Antethic |  facebook |  bandcamp | 

Released on August 24, 2014 via Bandcamp

Russian post-rockers are a rare breed (don’t be fooled – despite their name, Russian Circles actually hail from the not-so-exotic Chicago). That’s why I had high hopes for the first LP from St. Petersburg foursome Antethic to be a distinctive experience.

With the evocative title “Origin” and mysterious cover art depicting a Zeus-like figure floating through broken debris, who can blame me for expecting a powerful album comprising of tunes that convey the thrilling saga of an epic conception?

What we have instead is a reliable stream of steady instrumental work that on the whole doesn’t quite distinguish itself from the droves of post-rock material out there, but does contain moments of true brilliance.

Describing their style as containing “elements of post-rock, progressive rock, drone, shoegaze and ambient”, Antethic has been producing complex instrumental rock tracks since 2012. The songs from their two previous EPs are a delightful mixture of melodic post-rock riffs and heavier progressive undertones.
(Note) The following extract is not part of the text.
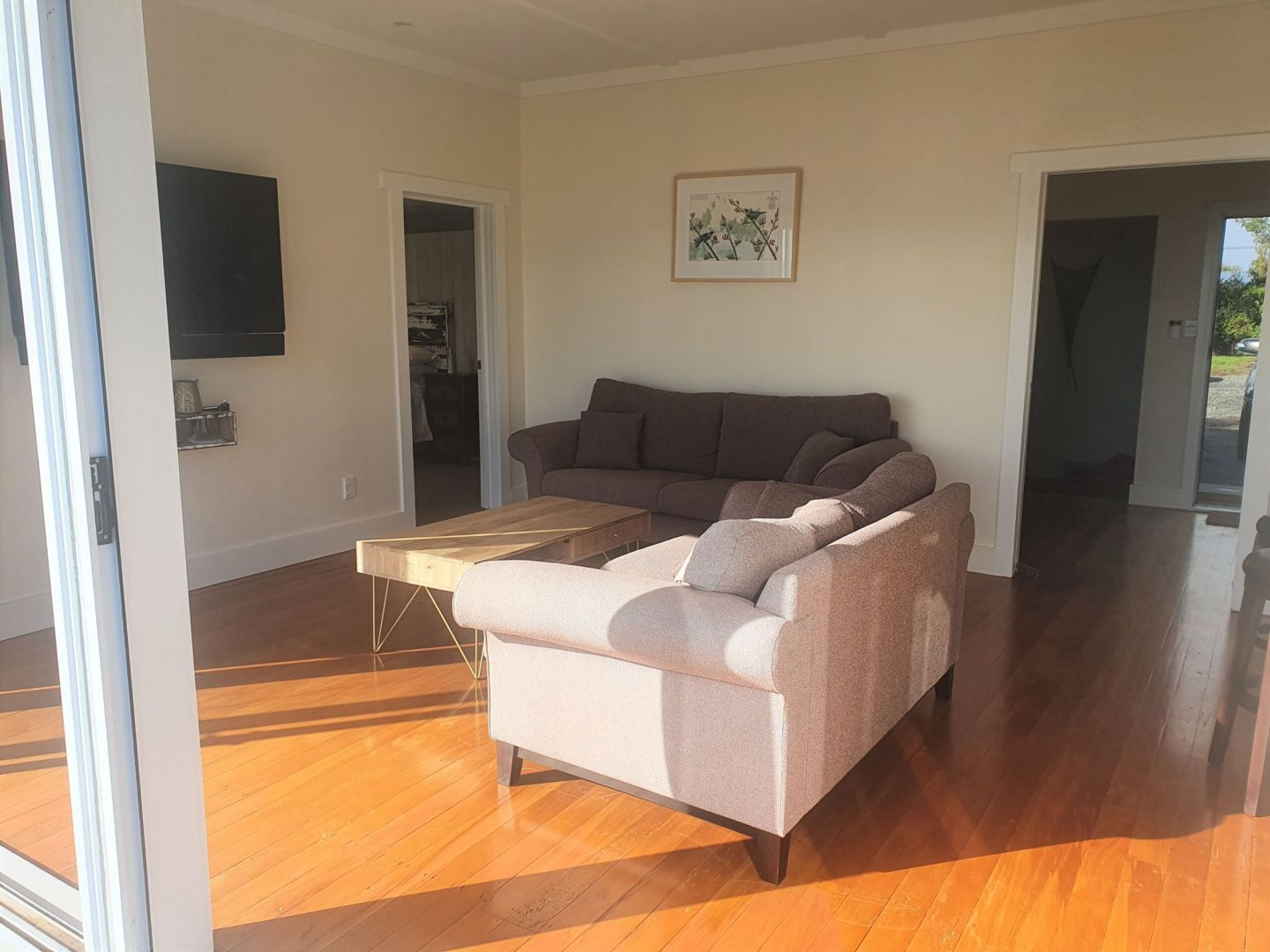 REMOVAL, ONE BEDDIE, AUCKLAND photo 8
That’s why it’s also slightly disappointing that their first LP contains some material that underwhelms when compared to their whole body of work.

This is especially true of “Origin”s first and final tracks, ‘Time Forward’ and ‘White Whale’. The music that’s supposed to frame a listener’s journey instead feels almost like fillers that the band produced to make up a full LP. The album feels a bit thin and lost until five minutes into its second song ‘Cheliuskin’. It then begins to gain some texture and eventually returns to the complexity the band’s previous work displays.

When you hit the fourth track, ‘This Game Has No Name’, it suddenly clicks why this record deserves a name as meaningful as “Origin”. ‘Morning Glory’ is my favourite track from the whole album – a heavy, multifaceted development that beautifully grows to display the true range of skill Antethic posesses. It’s a journey all on its own.

The album definitely deserves a listen, and you will find a stand-out track within it to your liking. Unfortunately this won’t include the two tracks that should poignantly mark the beginning and end of your latest experience with the band. It’s just a bit of a shame – if they’d stuck with a shorter EP, Antethic would have an origin story brimming with brilliance.